No matter the gift-giving status, parents shouldn't take Tooth Fairy finances lightly -- the experience is one of the first money lessons children receive.
"The Tooth Fairy can deliver a powerful lesson about finances from an early age and be a great way to make losing teeth less scary for kids," says Jennifer Elliott, vice president of marketing for Delta Dental Plans Association. "Discussing the importance of good oral health habits with children is crucial, even before the loss of the first tooth, introducing the Tooth Fairy can be a great way to start those conversations."
Fair enough -- but what's the correct amount of cash to give for your son or daughter who busts a bicuspid or is missing a molar? The short answer is your mileage may vary, depending on your parenting philosophy and your income.
"I'm a mother of three boys -- 7, 7, and 10," notes Amy Raskopf, a pharma industry professional based in Darien, Conn. "As you can guess, between normal growth, sports, falling from trees and the occasional rogue elbow, the Tooth Fairy is a frequent flier here." Raskopf opts to pop $1 under her kids' pillows, but she does so using a gold Sacajawea dollar for every tooth. "They're valued at just $1, available at the local bank with an advance call, and look like serous treasure to the kids," she says. "The boys love them, and it doesn't break the bank."
Other parents give more. Way more.
"The majority of my clients, when acting as tooth fairies, give $20," notes Jenna Rogers, a certified financial planner with Mission Wealth, a financial services firm based in Santa Barbara, Calif. "However, they talk with the child about spending only $15 and saving the rest in their piggy bank. Starting this habit at an early age really helps set them off on the right path for a successful financial future and before they know it they have a savings set aside that they built themselves. It's such a rewarding feeling."

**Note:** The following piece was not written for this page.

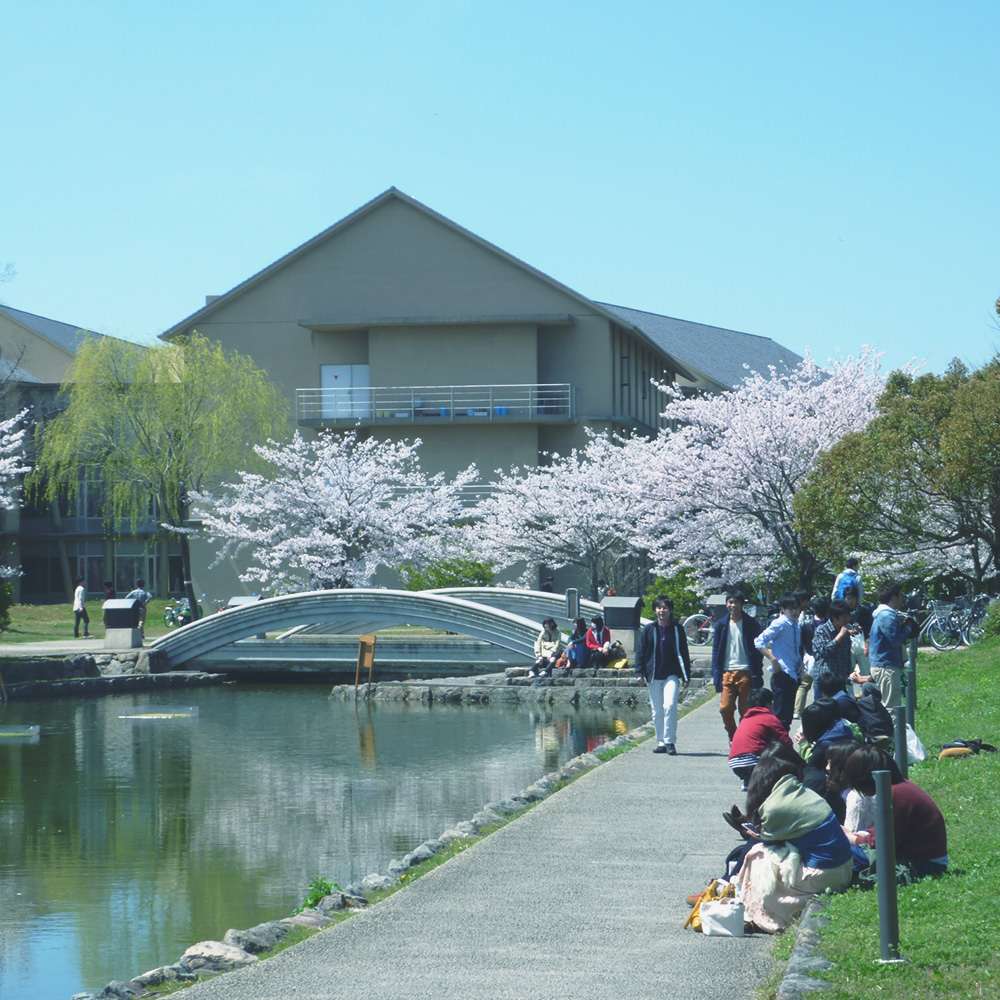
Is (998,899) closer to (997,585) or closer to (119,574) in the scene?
(997,585)

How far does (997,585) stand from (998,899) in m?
25.3

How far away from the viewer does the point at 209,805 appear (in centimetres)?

April Masini, a New York City-based relationship and etiquette expert, says not to make the rookie parenting mistake of giving a dollar for the first tooth, two dollars for the second, three for the third and so on. "You'll be on the hook for big bucks if you've got more than one child," she points out. "Instead, put one dollar under the pillow with regards from the Tooth Fairy. The money should be a token celebratory gift and not a windfall."

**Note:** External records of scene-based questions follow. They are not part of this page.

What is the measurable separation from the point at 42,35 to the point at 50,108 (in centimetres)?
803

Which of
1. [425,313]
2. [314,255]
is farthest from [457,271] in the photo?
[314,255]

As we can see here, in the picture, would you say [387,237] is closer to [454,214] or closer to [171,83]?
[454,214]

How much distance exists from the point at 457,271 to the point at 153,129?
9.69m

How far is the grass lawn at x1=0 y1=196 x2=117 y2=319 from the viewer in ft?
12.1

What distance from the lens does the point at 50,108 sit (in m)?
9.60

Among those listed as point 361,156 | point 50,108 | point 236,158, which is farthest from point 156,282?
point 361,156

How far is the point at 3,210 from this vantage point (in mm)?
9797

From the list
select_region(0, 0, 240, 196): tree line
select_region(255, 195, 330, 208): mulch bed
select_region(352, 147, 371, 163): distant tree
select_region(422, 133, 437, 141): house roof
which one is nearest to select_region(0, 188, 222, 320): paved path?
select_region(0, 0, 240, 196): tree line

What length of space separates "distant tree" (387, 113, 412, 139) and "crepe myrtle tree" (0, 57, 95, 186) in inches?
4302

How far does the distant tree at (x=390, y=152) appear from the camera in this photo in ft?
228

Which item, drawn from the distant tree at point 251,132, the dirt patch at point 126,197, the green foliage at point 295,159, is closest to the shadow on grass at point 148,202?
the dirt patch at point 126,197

Masini adds that a parent's toothless wonder may become subject to peer pressure if other kids on the block get up to $100 a tooth from the tooth fairy. "Don't worry," she says. "It's a character building and won't be the last time your child gets something that doesn't seem to stack up -- whether it's a Christmas present or a graduation present. Keeping up with the Joneses is all smoke and mirrors, so focus on your child and your family, not dental peer pressure."
So chomp down on that, Main Street America. Playing Tooth Fairy for your kids doesn't have to break anyone's bank -- and you can also leverage the experience to teach your kids about money -- one tooth at a time. And given the current decline in the S&P lavishing riches on your kids may not be the most prudent or in vogue move on the block.